Now we’re at Your Mom’s Basement, a gaming cafe in White Bear Lake, Minnesota. It’s a writer-friendly venue, and they also sell those wonderful dice with 12 and 20 faces (well, other shapes too) in case you need to randomly generate things without having to use your computer. Thanks to the positive peer pressure and my awesome NaNo 2014 playlist, I’m bopping along making all kinds of dramatic conflict.

So, without further ado — the excerpt!

From Romance with Rayguns (untitled NaNo 2014 WIP):

On the walk back to the guest-house, Hernan took Timur aside. “Family duty,” he said.
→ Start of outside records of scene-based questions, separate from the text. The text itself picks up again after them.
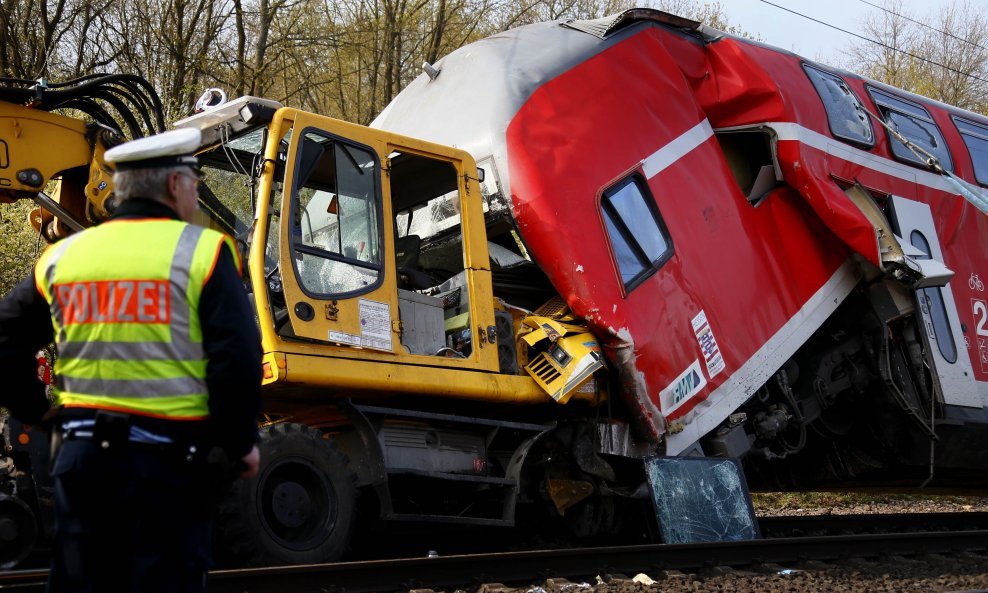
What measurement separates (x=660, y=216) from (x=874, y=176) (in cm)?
243

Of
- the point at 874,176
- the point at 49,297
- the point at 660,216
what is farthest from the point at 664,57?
the point at 49,297

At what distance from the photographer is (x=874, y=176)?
896 centimetres

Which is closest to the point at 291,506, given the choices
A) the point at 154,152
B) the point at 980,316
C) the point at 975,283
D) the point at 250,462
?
the point at 250,462

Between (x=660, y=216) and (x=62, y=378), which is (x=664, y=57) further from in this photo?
(x=62, y=378)

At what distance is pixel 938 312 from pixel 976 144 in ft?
7.66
“Am I to stay away from your cousin, then?”

“Oh no, they were all quite gratified that you got on so well. But she’s only interested in girls, that way, anyhow.”

Timur laughed. “Well, if I were interested in either that way, that might be heartbreaking.” He added, “She’s really remarkable. Not at all my picture of an Astok.”

“Probably the only thing you have in common with Tikhon’s clan-patron, then. She wasn’t his picture of an Astok, either.”

“You can’t say something like that without telling me the story, you know.”

“Well, the story is that she fell in love with a Sarronny cadet, or vice versa, turned down all sorts of brilliant alliance-offers, turned down some sort of political offer from Temn, refused a Captaincy and went off to the Archaeological Institute instead. Lost all her clan-status — well, they refused to honor it, which is the same thing — and went her own way regardless, because her clan-patron’s spouse is an Iskra.”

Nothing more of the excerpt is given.